We are currently redesigning our Diploma course with a hybrid model combining in-person intensives at our Covent Garden and White Lodge studios, online and live seminars and lectures and mentored teaching practice. Applications for the next intake are expected to open in summer 2026, with the programme relaunching in early 2027. 

bbodance, IDTA, and other awarding bodies 

bbodance offers Ofqual-regulated teaching qualifications at Levels 3, 4 and 5, and is restructuring its provision from 2026 onwards. Under the new framework, teachers can become fully qualified at Level 4 through the Diploma in Dance Teaching Practice, without needing to progress to Level 5 as was previously required. bbodance’s courses aren’t genre-specific, which means they’re open to teachers regardless of style or syllabus. That flexibility suits teachers who work across multiple organisations or want a qualification that transfers between genres. 

The International Dance Teachers’ Association (IDTA) offers a Level 4 Ballet Diploma through approved centres, and the British Theatre Dance Association (BTDA) runs a Certificate in Dance Teaching with provisions for teachers qualified through other bodies to cross over at the same level. All five organisations are validated by the Council for Dance, Drama and Musical Theatre (CDMT), the sector’s quality assurance body. 

How should aspiring ballet teachers prepare for a teaching career? 

It depends on where you want to end up. Someone heading into recreational studio teaching may find the RAD Certificate or the ISTD DDE a solid starting point, with The Royal Ballet School’s Affiliate Programme and CPD programmes available to build on that foundation. A teacher aiming for vocational work will generally need a stronger pedagogical grounding, and the School’s Diploma of Classical Ballet Teaching was designed with that progression in mind. 

It’s worth thinking about how qualifications connect to each other early on. The Diploma’s four-way pathway into the Affiliate Programme, RAD Registered Teacher Status, ISTD Full Teaching Membership and bbodance Registered Teacher membership means your options stay open rather than narrowing when you pick one route.  
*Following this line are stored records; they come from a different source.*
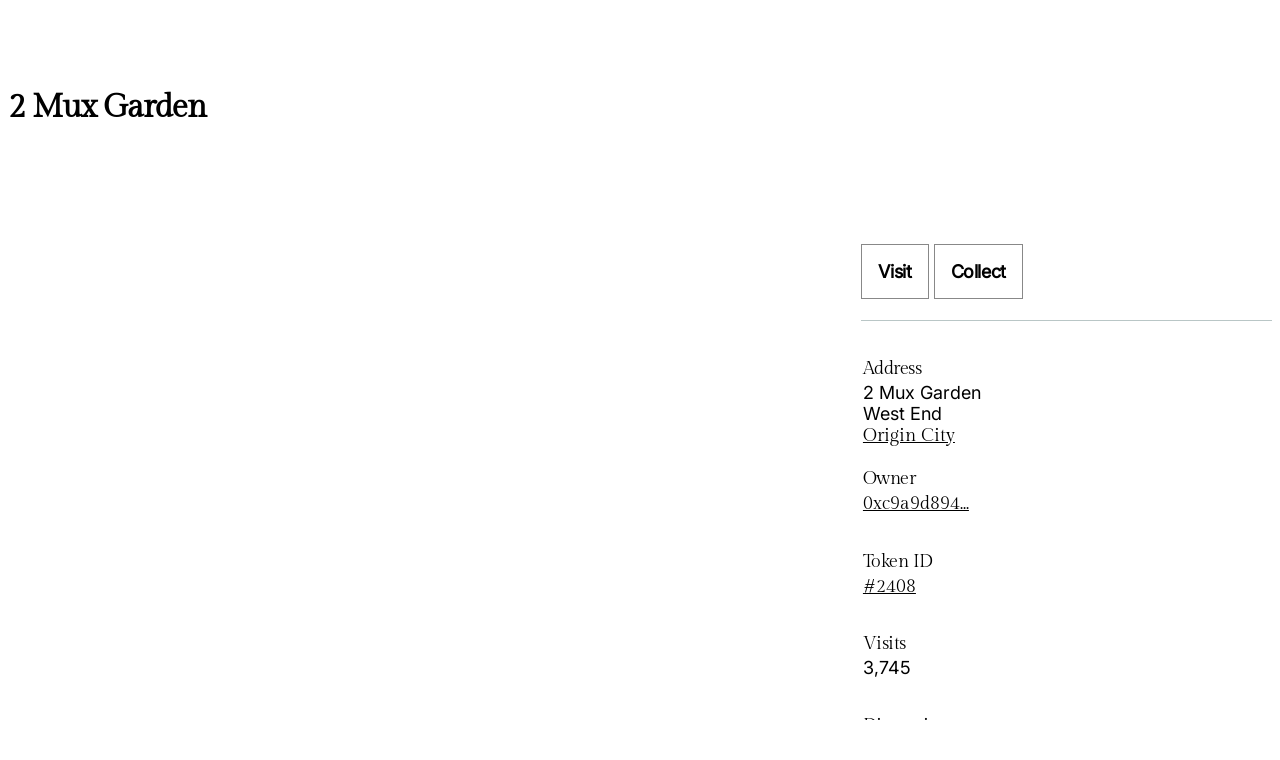

--- FILE ---
content_type: text/html; charset=utf-8
request_url: https://www.voxels.com/parcels/2408
body_size: 380
content:
<!DOCTYPE html>
<html>
<head>
  <meta name="viewport" content="width=device-width, initial-scale=1">
  <link rel="shortcut icon" href="/favicon.png" />
  <link rel="prefetch" href="/vendor/library-6.11.2.min.js" as="script">
  <link rel="prefetch" href="/7079a077e46ae5566d410a7bfccf78c9ef8ea227-client.js" as="script">
  <link href='/web.css?nonce=0.9123939692496741' rel="stylesheet" />
  
</head>
<body>
  <section class="columns parcel-page"><h1>2 Mux Garden</h1><article><figure><div data-src="/play?coords=476W,101N" class="client-placeholder"></div></figure></article><div class="postscript"><span title="Loading..." class="spinner"><img style="filter:invert();width:auto;mix-blend-mode:screen;" src="/images/ajax-loader.gif" alt="Loading..."/></span></div><aside class="push-header"><span></span><div><div><p></p></div></div><p><a href="/parcels/2408/visit" class="button">Visit</a> <a href="#" class="button">Collect</a></p><hr/><dl><dt>Address</dt><dd>2 Mux Garden<br/>West End<br/><a href="/islands/origin-city">Origin City</a></dd></dl><dl><dt>Owner</dt><dd><a href="/u/0xc9a9d8943680e5986dedff4e07082c83a39585c6">0xc9a9d894...</a></dd><dt>Token ID</dt><dd><a href="https://www.voxels.com/p/2408">#2408</a></dd><dt>Visits</dt><dd>3,745</dd><dt>Dimensions</dt><dd>8 m × 18 m × 7 m</dd></dl><div></div><div><div></div></div><h3>Nearby</h3><ul><span title="Loading..." class="spinner"><img style="filter:invert();width:auto;mix-blend-mode:screen;" src="/images/ajax-loader.gif" alt="Loading..."/></span></ul><p title="Refresh the parcel state from the blockchain"><button>🦑 Update</button></p></aside></section>
</body>

<script defer src='/vendor/library-6.11.2.min.js'></script>
<script defer src='/7079a077e46ae5566d410a7bfccf78c9ef8ea227-web.js'></script>
<script async data-domain="voxels.com" src="https://plausible.io/js/plausible.js"></script>
</html>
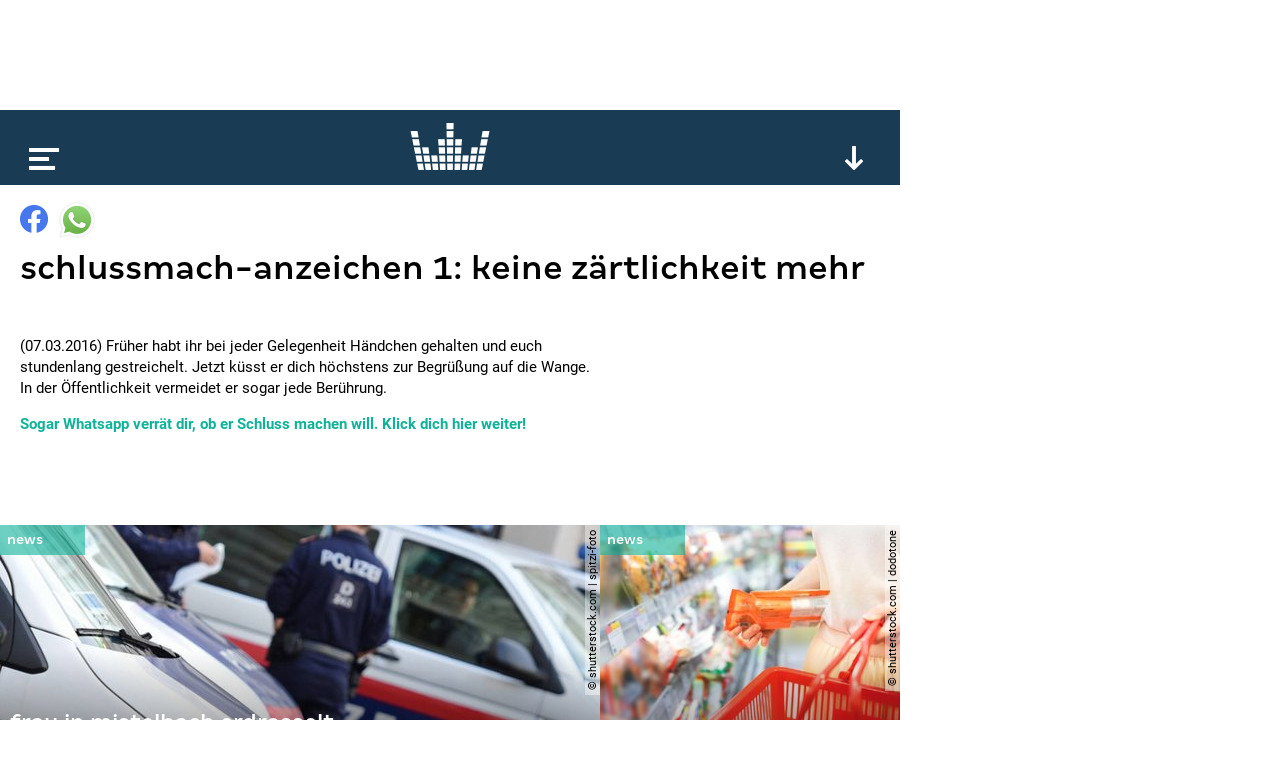

--- FILE ---
content_type: text/html; charset=utf-8
request_url: https://www.google.com/recaptcha/api2/aframe
body_size: 267
content:
<!DOCTYPE HTML><html><head><meta http-equiv="content-type" content="text/html; charset=UTF-8"></head><body><script nonce="pl9DUMuuMn31Ef0UgxbDrQ">/** Anti-fraud and anti-abuse applications only. See google.com/recaptcha */ try{var clients={'sodar':'https://pagead2.googlesyndication.com/pagead/sodar?'};window.addEventListener("message",function(a){try{if(a.source===window.parent){var b=JSON.parse(a.data);var c=clients[b['id']];if(c){var d=document.createElement('img');d.src=c+b['params']+'&rc='+(localStorage.getItem("rc::a")?sessionStorage.getItem("rc::b"):"");window.document.body.appendChild(d);sessionStorage.setItem("rc::e",parseInt(sessionStorage.getItem("rc::e")||0)+1);localStorage.setItem("rc::h",'1768380568422');}}}catch(b){}});window.parent.postMessage("_grecaptcha_ready", "*");}catch(b){}</script></body></html>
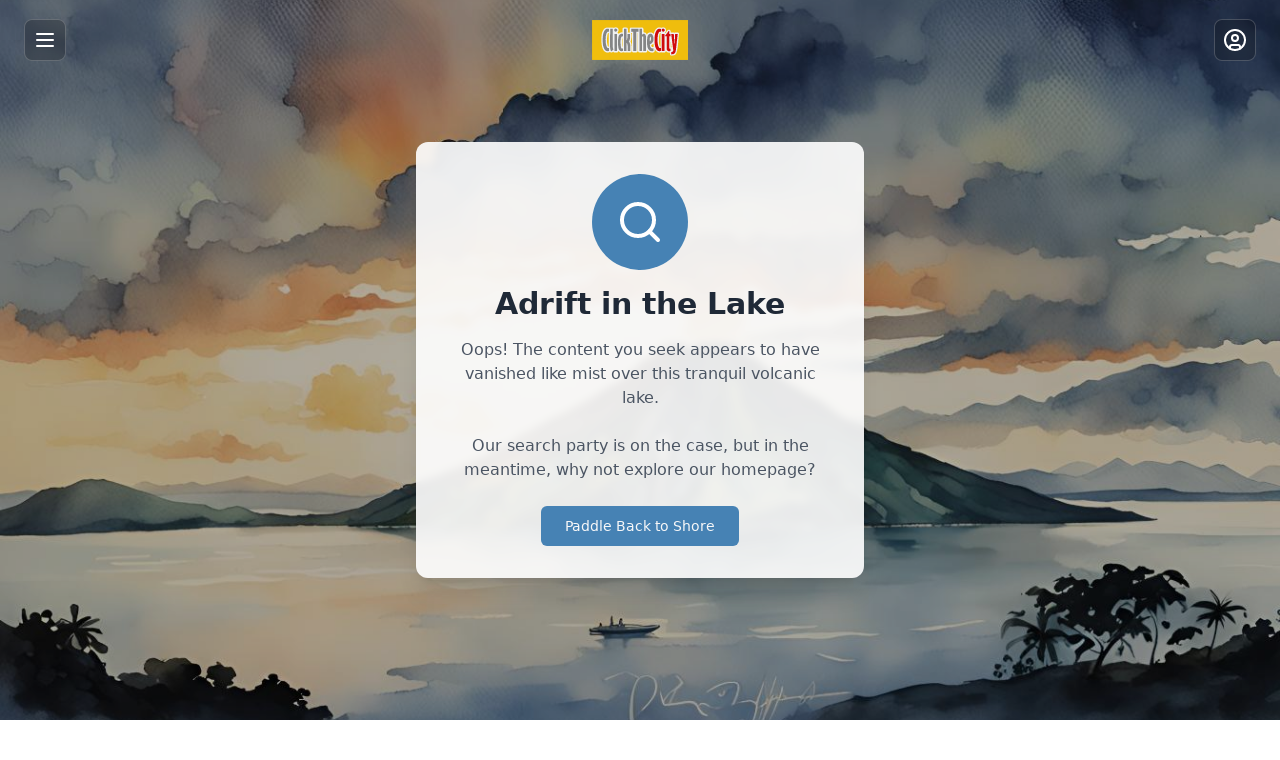

--- FILE ---
content_type: text/html; charset=utf-8
request_url: https://www.google.com/recaptcha/api2/aframe
body_size: 96
content:
<!DOCTYPE HTML><html><head><meta http-equiv="content-type" content="text/html; charset=UTF-8"></head><body><script nonce="f6rmbwLffpGu3KHyZNGDwQ">/** Anti-fraud and anti-abuse applications only. See google.com/recaptcha */ try{var clients={'sodar':'https://pagead2.googlesyndication.com/pagead/sodar?'};window.addEventListener("message",function(a){try{if(a.source===window.parent){var b=JSON.parse(a.data);var c=clients[b['id']];if(c){var d=document.createElement('img');d.src=c+b['params']+'&rc='+(localStorage.getItem("rc::a")?sessionStorage.getItem("rc::b"):"");window.document.body.appendChild(d);sessionStorage.setItem("rc::e",parseInt(sessionStorage.getItem("rc::e")||0)+1);localStorage.setItem("rc::h",'1768746345858');}}}catch(b){}});window.parent.postMessage("_grecaptcha_ready", "*");}catch(b){}</script></body></html>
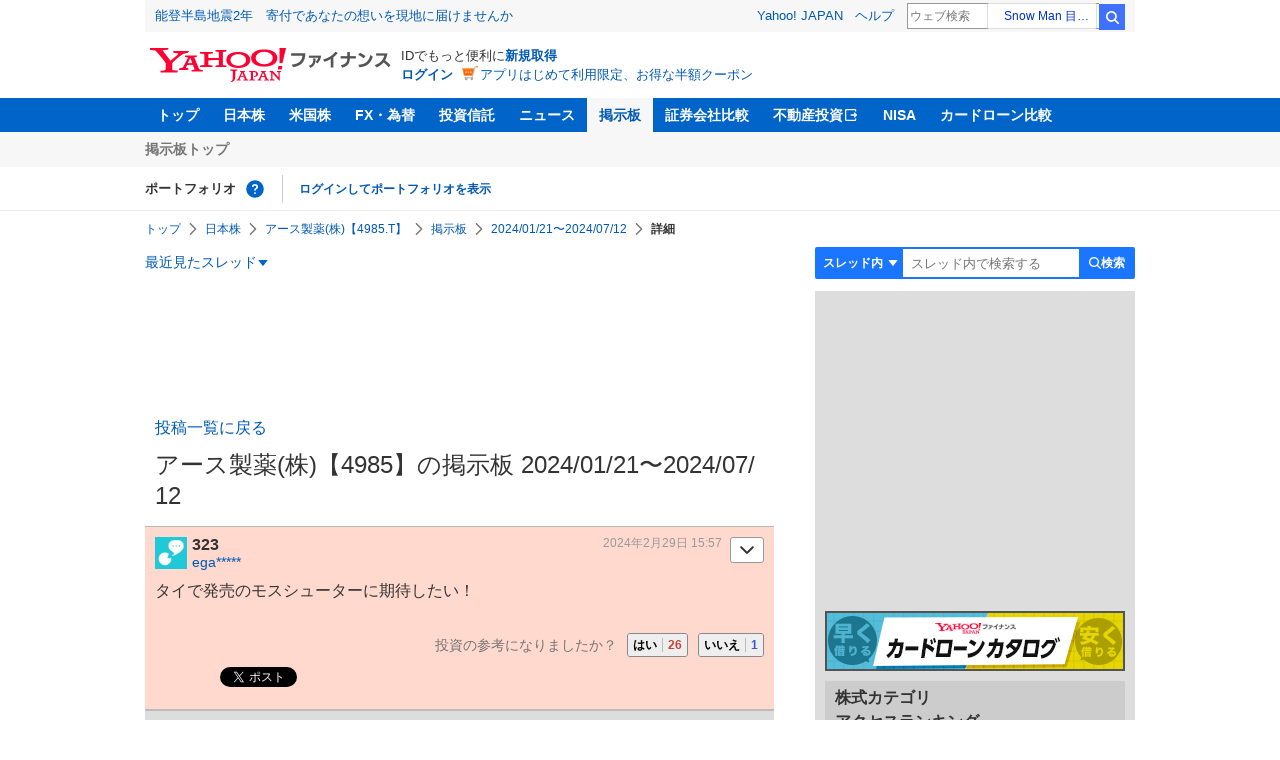

--- FILE ---
content_type: text/html; charset=utf-8
request_url: https://www.google.com/recaptcha/api2/aframe
body_size: 267
content:
<!DOCTYPE HTML><html><head><meta http-equiv="content-type" content="text/html; charset=UTF-8"></head><body><script nonce="iKJE6lLU68UcFBgSpthAyg">/** Anti-fraud and anti-abuse applications only. See google.com/recaptcha */ try{var clients={'sodar':'https://pagead2.googlesyndication.com/pagead/sodar?'};window.addEventListener("message",function(a){try{if(a.source===window.parent){var b=JSON.parse(a.data);var c=clients[b['id']];if(c){var d=document.createElement('img');d.src=c+b['params']+'&rc='+(localStorage.getItem("rc::a")?sessionStorage.getItem("rc::b"):"");window.document.body.appendChild(d);sessionStorage.setItem("rc::e",parseInt(sessionStorage.getItem("rc::e")||0)+1);localStorage.setItem("rc::h",'1769027598153');}}}catch(b){}});window.parent.postMessage("_grecaptcha_ready", "*");}catch(b){}</script></body></html>

--- FILE ---
content_type: text/javascript; charset=UTF-8
request_url: https://yads.yjtag.yahoo.co.jp/tag?s=56739_15736&fr_id=yads_5816618-1&p_elem=ad_56739_15736&type=finance_pc_stocks_cm&u=https%3A%2F%2Ffinance.yahoo.co.jp%2Fcm%2Fmessage%2F1004985%2F4985%2F6%2F323&pv_ts=1769027594316&suid=226feeb9-64e6-43d8-9cff-809315f73a8a
body_size: 838
content:
yadsDispatchDeliverProduct({"dsCode":"56739_15736","patternCode":"56739_15736-682202","outputType":"js_frame","targetID":"ad_56739_15736","requestID":"62df33e271f50d1231e2eddc3914b670","products":[{"adprodsetCode":"56739_15736-682202-721159","adprodType":4,"adTag":"<script onerror='YJ_YADS.passback()' type='text/javascript' src='//static.criteo.net/js/ld/publishertag.js'></script><script type='text/javascript'>var Criteo = Criteo || {};Criteo.events = Criteo.events || [];Criteo.events.push(function(){Criteo.DisplayAd({'zoneid':1709851,'async': false})});</script>","width":"600","height":"200"},{"adprodsetCode":"56739_15736-682202-721160","adprodType":3,"adTag":"<script onerror='YJ_YADS.passback()' src='https://yads.yjtag.yahoo.co.jp/yda?adprodset=56739_15736-682202-721160&cb=1769027597497&p_elem=ad_56739_15736&pv_id=62df33e271f50d1231e2eddc3914b670&suid=226feeb9-64e6-43d8-9cff-809315f73a8a&type=finance_pc_stocks_cm&u=https%3A%2F%2Ffinance.yahoo.co.jp%2Fcm%2Fmessage%2F1004985%2F4985%2F6%2F323' type='text/javascript'></script>","width":"100%","height":"250","iframeFlag":0}],"measurable":1,"frameTag":"<div style=\"text-align:center;\"><iframe src=\"https://s.yimg.jp/images/listing/tool/yads/yads-iframe.html?s=56739_15736&fr_id=yads_5816618-1&p_elem=ad_56739_15736&type=finance_pc_stocks_cm&u=https%3A%2F%2Ffinance.yahoo.co.jp%2Fcm%2Fmessage%2F1004985%2F4985%2F6%2F323&pv_ts=1769027594316&suid=226feeb9-64e6-43d8-9cff-809315f73a8a\" style=\"border:none;clear:both;display:block;margin:auto;overflow:hidden\" allowtransparency=\"true\" data-resize-frame=\"true\" frameborder=\"0\" height=\"200\" id=\"yads_5816618-1\" name=\"yads_5816618-1\" scrolling=\"no\" title=\"Ad Content\" width=\"600\" allow=\"fullscreen; attribution-reporting\" allowfullscreen loading=\"eager\" ></iframe></div>"});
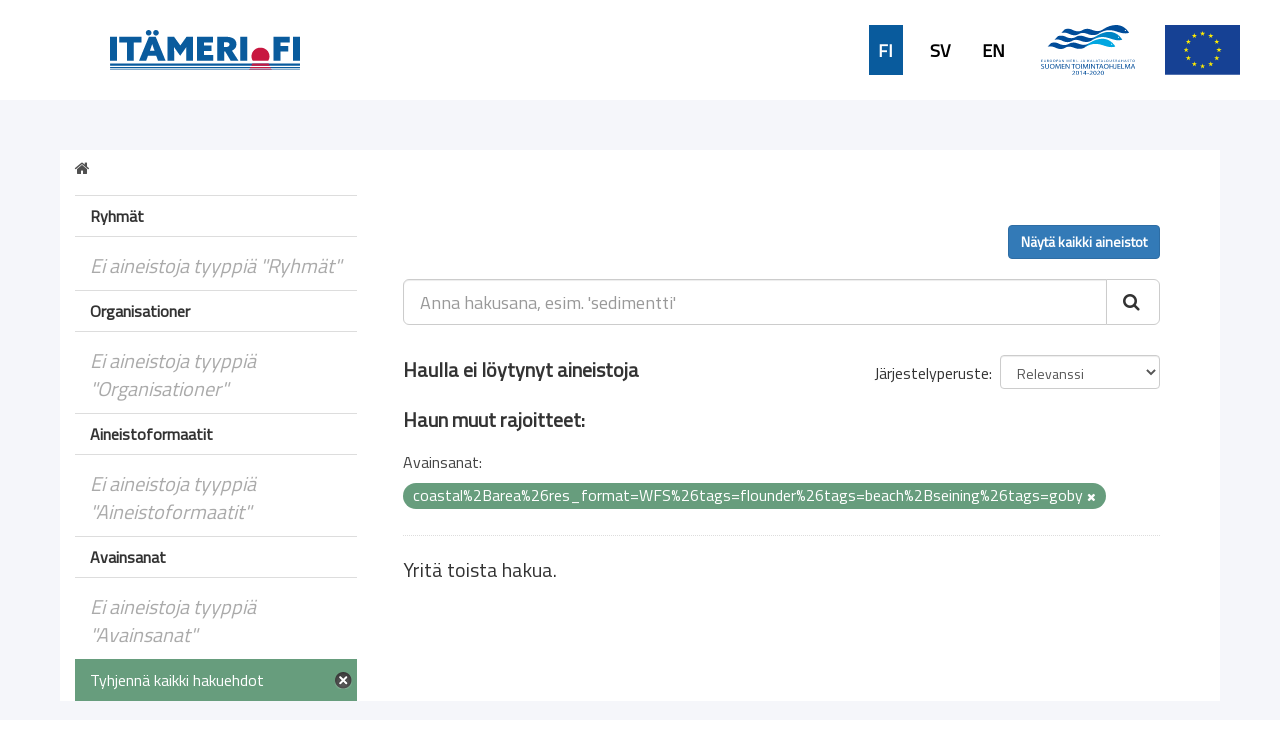

--- FILE ---
content_type: application/javascript
request_url: https://ckanmtp.ymparisto.fi/fanstatic/syke_theme/:version:2020-09-29T13:32:23.40/syke_theme_hide_parent_element.js
body_size: 399
content:
"use strict";

ckan.module('syke_theme_hide_parent_element', function ($) {
    return {
	initialize: function () {
	    $.proxyAll(this, /on/);
	    this.el.on('click', this._onClick);
	},

	_onClick: function(event) {
		let element = this.el;
		if(this.el.length) {
			element = this.el[0];
		}
	    if (element.parentElement) {
			element.parentElement.style.display='none';
	    }
	}
    };
});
Keep that in mind when weighing up options. Qualifications open the door. But a teaching career that lasts 20 or 30 years, or more, is built on something harder to pin down: the willingness to keep asking whether the way you taught last term is good enough for next term’s students. 

Key takeaway 

There is no single route into ballet teaching in the UK, and the most effective approach has always combined formal qualification, practical experience and ongoing learning. At The Royal Ballet School, we support teachers across all of those dimensions: not just at the start of the journey, but throughout it.